YOUR TASK
Retype every one of the rows below word for word, keeping each line as it stands.
-- Begin INFORMATION PROVIDED --
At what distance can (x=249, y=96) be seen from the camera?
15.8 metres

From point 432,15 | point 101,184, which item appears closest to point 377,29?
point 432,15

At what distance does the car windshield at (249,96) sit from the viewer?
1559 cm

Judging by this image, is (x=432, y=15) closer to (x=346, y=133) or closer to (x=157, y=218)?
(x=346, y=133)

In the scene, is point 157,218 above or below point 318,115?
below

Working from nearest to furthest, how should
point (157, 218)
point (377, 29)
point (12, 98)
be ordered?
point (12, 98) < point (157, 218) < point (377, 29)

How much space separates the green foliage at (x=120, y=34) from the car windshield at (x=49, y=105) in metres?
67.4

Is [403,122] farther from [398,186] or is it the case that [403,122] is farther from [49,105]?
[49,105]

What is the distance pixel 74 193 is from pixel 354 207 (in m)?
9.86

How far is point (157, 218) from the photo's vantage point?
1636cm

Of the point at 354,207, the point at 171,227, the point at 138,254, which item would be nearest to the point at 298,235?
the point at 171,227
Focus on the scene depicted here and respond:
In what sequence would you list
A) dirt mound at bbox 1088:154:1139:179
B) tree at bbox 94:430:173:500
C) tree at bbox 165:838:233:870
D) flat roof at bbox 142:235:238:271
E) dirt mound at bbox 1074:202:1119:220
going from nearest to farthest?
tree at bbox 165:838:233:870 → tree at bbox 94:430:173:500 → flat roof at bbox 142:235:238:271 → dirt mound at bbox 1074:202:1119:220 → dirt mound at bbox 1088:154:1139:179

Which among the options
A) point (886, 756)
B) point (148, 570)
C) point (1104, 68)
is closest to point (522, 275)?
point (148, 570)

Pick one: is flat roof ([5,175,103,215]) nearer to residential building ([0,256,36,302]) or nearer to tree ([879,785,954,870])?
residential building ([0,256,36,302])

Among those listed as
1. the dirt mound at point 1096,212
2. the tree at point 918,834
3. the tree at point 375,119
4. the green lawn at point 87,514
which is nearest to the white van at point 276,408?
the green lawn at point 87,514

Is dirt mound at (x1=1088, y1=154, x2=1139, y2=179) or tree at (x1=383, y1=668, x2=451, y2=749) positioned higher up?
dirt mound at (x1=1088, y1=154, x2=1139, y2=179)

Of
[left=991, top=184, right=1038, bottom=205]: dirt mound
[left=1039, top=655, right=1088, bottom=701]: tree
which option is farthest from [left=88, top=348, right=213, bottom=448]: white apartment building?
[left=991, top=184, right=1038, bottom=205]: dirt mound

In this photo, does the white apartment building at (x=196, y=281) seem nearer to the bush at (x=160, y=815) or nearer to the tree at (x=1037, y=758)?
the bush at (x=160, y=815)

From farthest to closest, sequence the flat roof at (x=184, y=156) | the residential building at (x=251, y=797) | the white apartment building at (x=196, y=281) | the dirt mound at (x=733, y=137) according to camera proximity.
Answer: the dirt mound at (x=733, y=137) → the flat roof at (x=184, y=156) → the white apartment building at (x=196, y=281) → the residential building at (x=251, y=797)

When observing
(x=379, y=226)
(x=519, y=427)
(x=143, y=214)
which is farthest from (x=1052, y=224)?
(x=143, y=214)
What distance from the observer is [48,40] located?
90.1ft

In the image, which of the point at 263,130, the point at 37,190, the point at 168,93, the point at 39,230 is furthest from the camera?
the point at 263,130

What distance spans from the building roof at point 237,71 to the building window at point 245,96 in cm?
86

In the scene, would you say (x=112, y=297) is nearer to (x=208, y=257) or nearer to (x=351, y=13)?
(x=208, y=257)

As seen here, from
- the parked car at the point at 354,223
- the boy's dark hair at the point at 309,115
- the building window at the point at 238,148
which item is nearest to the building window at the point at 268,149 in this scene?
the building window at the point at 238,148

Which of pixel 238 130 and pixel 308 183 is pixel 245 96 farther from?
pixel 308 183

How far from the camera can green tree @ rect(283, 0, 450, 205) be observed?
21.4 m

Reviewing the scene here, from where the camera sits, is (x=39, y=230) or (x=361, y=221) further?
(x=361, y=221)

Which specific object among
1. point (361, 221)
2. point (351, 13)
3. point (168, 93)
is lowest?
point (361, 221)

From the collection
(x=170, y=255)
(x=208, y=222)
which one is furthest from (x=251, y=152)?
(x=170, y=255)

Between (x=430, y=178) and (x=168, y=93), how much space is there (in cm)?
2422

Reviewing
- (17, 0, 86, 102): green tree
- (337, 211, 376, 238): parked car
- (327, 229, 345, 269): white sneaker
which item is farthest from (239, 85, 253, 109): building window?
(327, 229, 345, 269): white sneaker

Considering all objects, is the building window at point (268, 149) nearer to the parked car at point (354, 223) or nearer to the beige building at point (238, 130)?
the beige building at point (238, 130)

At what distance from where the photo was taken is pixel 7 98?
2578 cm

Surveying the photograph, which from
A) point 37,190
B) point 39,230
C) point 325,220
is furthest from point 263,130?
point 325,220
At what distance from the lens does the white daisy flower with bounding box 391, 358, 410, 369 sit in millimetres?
-- End INFORMATION PROVIDED --
RESULT FOR THIS EXERCISE
At what distance can (x=249, y=96) be seen from the camera?
15.8 metres

From point 432,15 | point 101,184, which item appears closest to point 377,29?
point 432,15

At what distance does the car windshield at (249,96) sit from the viewer?
1559 cm

Judging by this image, is (x=432, y=15) closer to (x=346, y=133) or closer to (x=157, y=218)?
(x=346, y=133)

In the scene, is point 157,218 above or below point 318,115?
below

Working from nearest to furthest, how should
point (157, 218)
point (377, 29)
point (12, 98)
be ordered?
point (12, 98) < point (157, 218) < point (377, 29)

How much space separates the green foliage at (x=120, y=34) from the car windshield at (x=49, y=105) in metres?
67.4

Is [403,122] farther from [398,186] or is it the case that [403,122] is farther from [49,105]?
[49,105]

What is the distance pixel 74 193 is from pixel 354 207 (in m)?
9.86

How far is point (157, 218) from the photo's vantage point?
1636cm

Of the point at 354,207, the point at 171,227, the point at 138,254, which item would be nearest to the point at 298,235?
the point at 171,227
Focus on the scene depicted here and respond:
In what sequence would you list
A) dirt mound at bbox 1088:154:1139:179
B) tree at bbox 94:430:173:500
C) tree at bbox 165:838:233:870
D) flat roof at bbox 142:235:238:271
E) dirt mound at bbox 1074:202:1119:220
going from nearest to farthest?
tree at bbox 165:838:233:870 → tree at bbox 94:430:173:500 → flat roof at bbox 142:235:238:271 → dirt mound at bbox 1074:202:1119:220 → dirt mound at bbox 1088:154:1139:179

Which among the options
A) point (886, 756)
B) point (148, 570)
C) point (1104, 68)
is closest to point (522, 275)?
point (148, 570)

Pick one: is flat roof ([5,175,103,215]) nearer to residential building ([0,256,36,302]) or nearer to tree ([879,785,954,870])?
residential building ([0,256,36,302])

Among those listed as
1. the dirt mound at point 1096,212
2. the tree at point 918,834
3. the tree at point 375,119
4. the green lawn at point 87,514
which is nearest to the white van at point 276,408?
the green lawn at point 87,514

Is dirt mound at (x1=1088, y1=154, x2=1139, y2=179) or tree at (x1=383, y1=668, x2=451, y2=749) positioned higher up?
dirt mound at (x1=1088, y1=154, x2=1139, y2=179)

Of
[left=991, top=184, right=1038, bottom=205]: dirt mound
[left=1039, top=655, right=1088, bottom=701]: tree
which option is farthest from [left=88, top=348, right=213, bottom=448]: white apartment building?
[left=991, top=184, right=1038, bottom=205]: dirt mound

In this photo, does the white apartment building at (x=196, y=281) seem nearer to the bush at (x=160, y=815) or nearer to the tree at (x=1037, y=758)?
the bush at (x=160, y=815)

From farthest to closest, sequence the flat roof at (x=184, y=156) | the residential building at (x=251, y=797) | the white apartment building at (x=196, y=281) | the dirt mound at (x=733, y=137) according to camera proximity.
Answer: the dirt mound at (x=733, y=137) → the flat roof at (x=184, y=156) → the white apartment building at (x=196, y=281) → the residential building at (x=251, y=797)

When observing
(x=379, y=226)
(x=519, y=427)
(x=143, y=214)
which is farthest from (x=1052, y=224)?
(x=143, y=214)
What distance from the observer is [48,40] located?
90.1ft

In the image, which of the point at 263,130, the point at 37,190, the point at 168,93, the point at 39,230 is furthest from the camera?
the point at 263,130

What distance spans from the building roof at point 237,71 to the building window at point 245,96 in cm?
86

In the scene, would you say (x=112, y=297) is nearer to (x=208, y=257) or nearer to (x=351, y=13)?
(x=208, y=257)

As seen here, from
- the parked car at the point at 354,223
- the boy's dark hair at the point at 309,115
- the building window at the point at 238,148
which item is nearest to the building window at the point at 268,149 in this scene?
the building window at the point at 238,148

Which of pixel 238 130 and pixel 308 183 is pixel 245 96 farther from?
pixel 308 183

How far from the camera can green tree @ rect(283, 0, 450, 205) be observed?
21.4 m

Reviewing the scene here, from where the camera sits, is (x=39, y=230) or (x=361, y=221) further?
(x=361, y=221)

Which specific object among
1. point (361, 221)
2. point (351, 13)
3. point (168, 93)
is lowest?
point (361, 221)

From the collection
(x=170, y=255)
(x=208, y=222)
which one is furthest from (x=251, y=152)?
(x=170, y=255)

Between (x=430, y=178) and (x=168, y=93), how much space is there (in cm)?
2422

Reviewing
- (17, 0, 86, 102): green tree
- (337, 211, 376, 238): parked car
- (327, 229, 345, 269): white sneaker
which item is farthest from (239, 85, 253, 109): building window?
(327, 229, 345, 269): white sneaker

Considering all objects, is the building window at point (268, 149) nearer to the parked car at point (354, 223) or nearer to the beige building at point (238, 130)?
the beige building at point (238, 130)

At what distance from where the photo was taken is pixel 7 98?
2578 cm

Surveying the photograph, which from
A) point 37,190
B) point 39,230
C) point 325,220
is furthest from point 263,130?
point 325,220
At what distance from the lens does the white daisy flower with bounding box 391, 358, 410, 369 sit in millimetres?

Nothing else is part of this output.